После ужина вездесущий Рамиль открывает мне тайну появления санинструктора в нашей тесной компании. Оказывается, жена командира дивизиона, в котором Олечка служила до перевода в нашу батарею, узнала об интрижке мужа и лично приехала разбираться в ситуации. Да и хрен бы с женой комдива, пусть они свои семейные проблемы сами решают, но у этой жены был папа. И папа этот сидел во вполне приличном кресле, а кресло это стояло то ли в штабе войск ПВО, то ли в самом генштабе, точнее Рамиль сказать не мог. Во всяком случае, связываться с комдивовской женой, а тем более с ее папашей полковое начальство не захотело и на всякий случай решило услать разрушительницу семейной идиллии куда-нибудь подальше. Тут-то и подвернулся наш расчет, в который сбагрили Олечку в надежде, что жена уедет до нашего возвращения. А может, и не рассчитывали, что мы вообще вернемся. В любом случае полковое начальство больше было озабочено внутренними интригами, чем уничтожением немецкого аэростата. Ситуация легко объяснима: фронт далеко, разъяренная дама близко, папаша ее высоко. Выбор очевиден.
Дорога.
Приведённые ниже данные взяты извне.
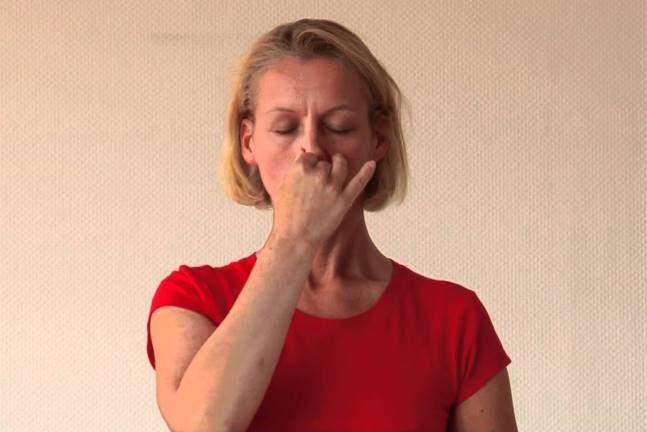 Suryabhedana Pranayama : exercice de respiration du soleil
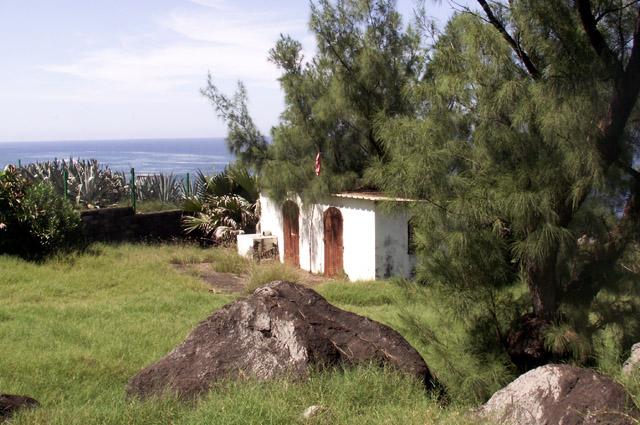Sentier du littoral de Terre Rouge. Temple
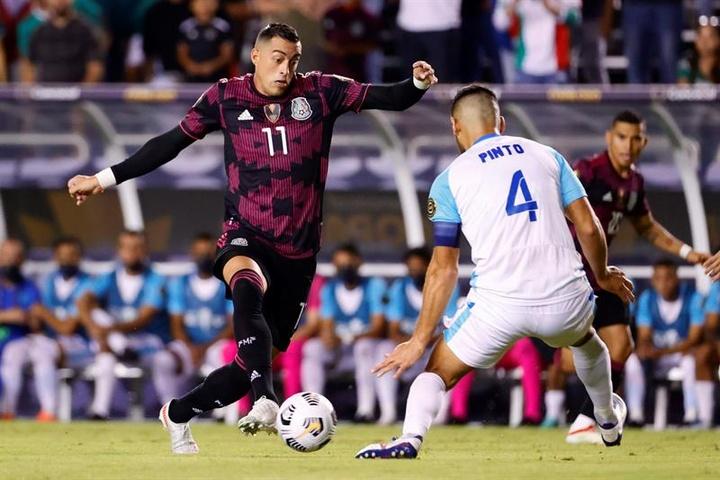 La presencia de Funes Mori en la Selección Mexicana siguió causando revuelo. EFE
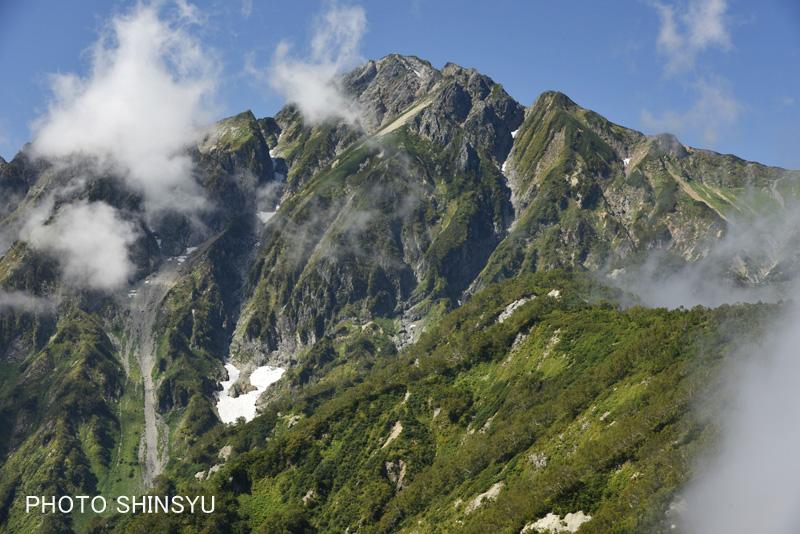 雲湧く五竜岳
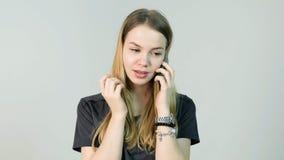 Mujer joven enojada, grito, confundido, triste, nervioso, trastorno, tensión y pensamiento con su teléfono móvil, chica joven her Imagen de archivo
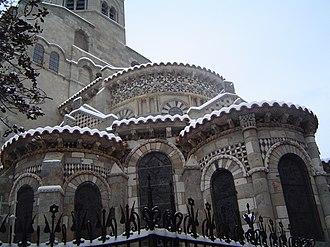 Basilica of Notre-Dame du Port - Chevet under snow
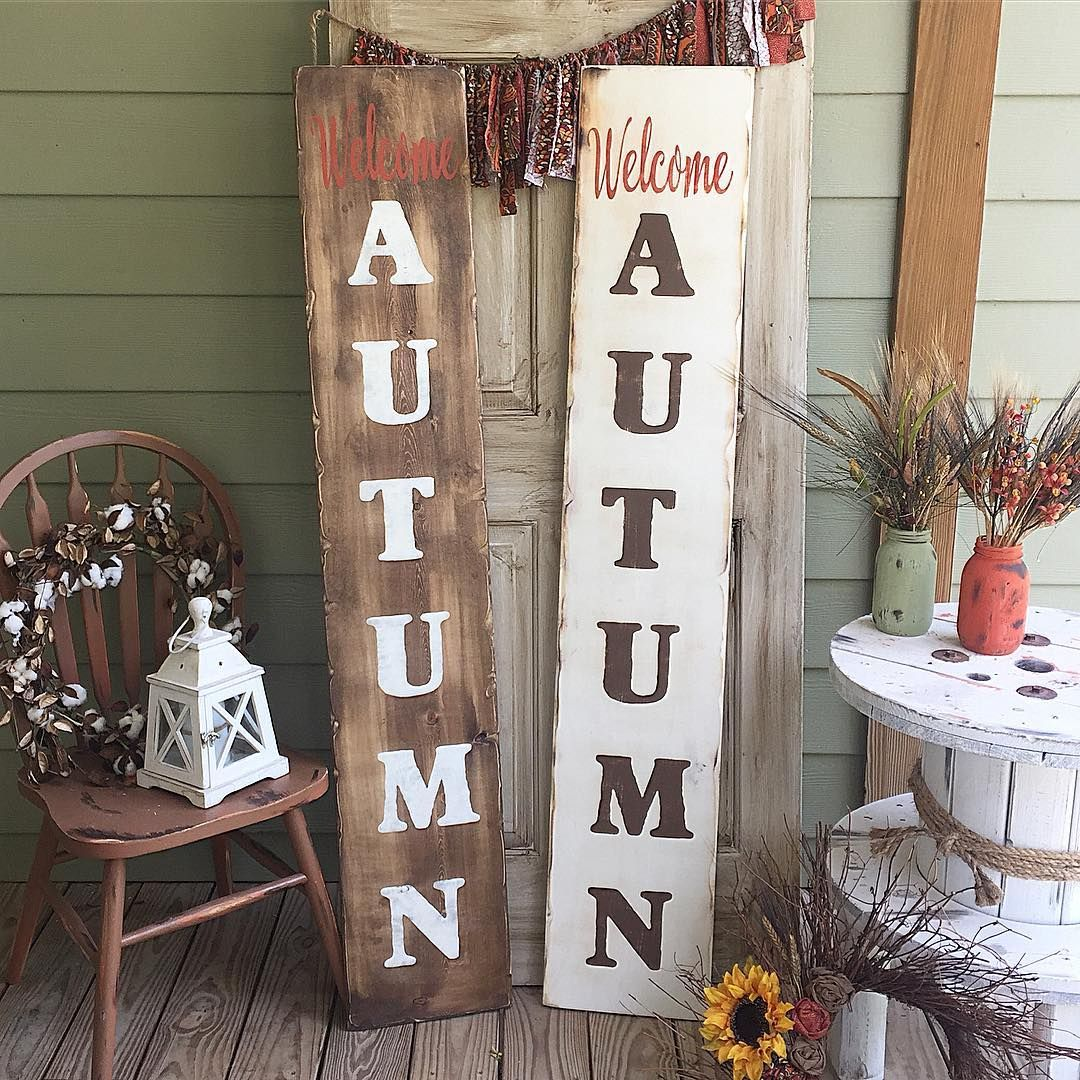 👉🏼I've added these reversible welcome boards I shared with y'all a couple weeks ago to the etsy shop, along with several other Fall and a couple Christmas designs. Check it out! LINK IN BIO. 🍁🌻🍂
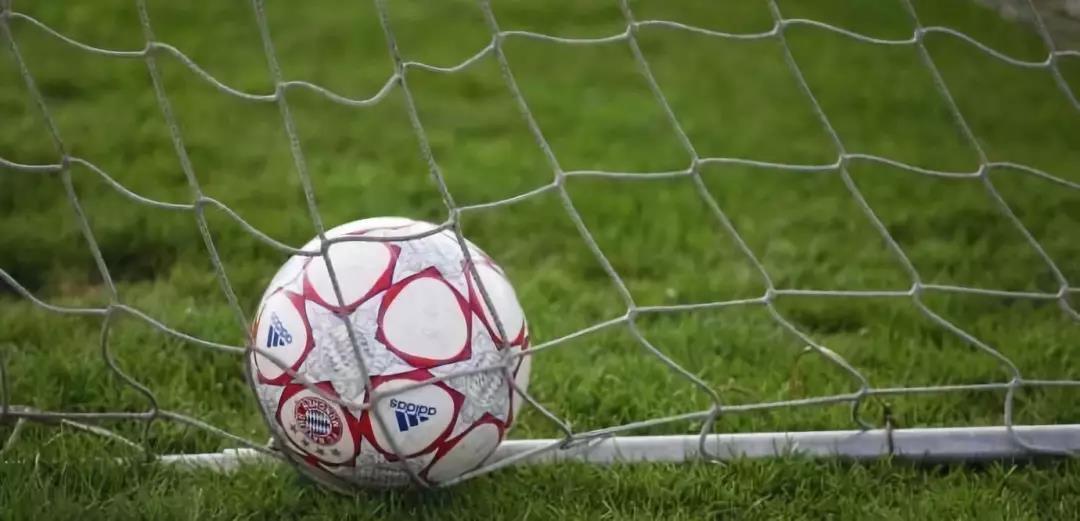 支持孩子踢足球的9大理由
Сначала тыловая, потом прифронтовая. Это артерия и одновременно вена войны. Движение по ней в обе стороны не прекращается ни днем, ни ночью. Туда маршевое пополнение, техника, продовольствие, боеприпасы. Обратно возвращается гораздо меньше: раненые, разбитая и покореженная техника, порожний транспорт. На перекрестках, вместо улыбчивых девушек, лихо машущих флажками, которых я видел во фронтовой кинохронике, стоят солидные дядьки моего возраста, а то и постарше. Однако со своей работой эти дядьки справляются так, что позавидует любой гаишник – никаких заторов в первый день мы не встретили. Нам повезло, дороги подсохли, и грязь не сдерживала наше движение на запад. Однако покрытие было не настолько сухим, чтобы в воздухе повисла вездесущая российская пыль.
За день мы намотали на гусеницы, как и рассчитывали, половину расстояния. В первую ночь остановились на опушке леса в старых шалашах, сложенных из больших еловых лап. Видимо, построившие шалаши здесь надолго не задержались, да и мусора нынешний красноармеец оставляет после себя немного. На старом кострище мы развели свой огонь, через двадцать минут в подвешенном над огнем котле закипела вода, и потянуло одуряющим запахом горохового супа из концентрата. Расчет собрался у огня в полном составе, не хватало только Шлыкова и Олечки. Всю дорогу санинструктор проделала в кабине СТЗ. С моей точки зрения – весьма сомнительное удовольствие, в кузове, мне кажется, комфортнее, особенно когда не досаждает пыль. Но ее пребывание в кабине меня вполне устраивало, она не могла общаться ни с расчетом, ни с лейтенантом, а Петровичу во время движения не до нее. Когда мы остановились, Олечка выбралась из кабины, поймала мой предупреждающий взгляд и тут же испарилась. Вместе с лейтенантом.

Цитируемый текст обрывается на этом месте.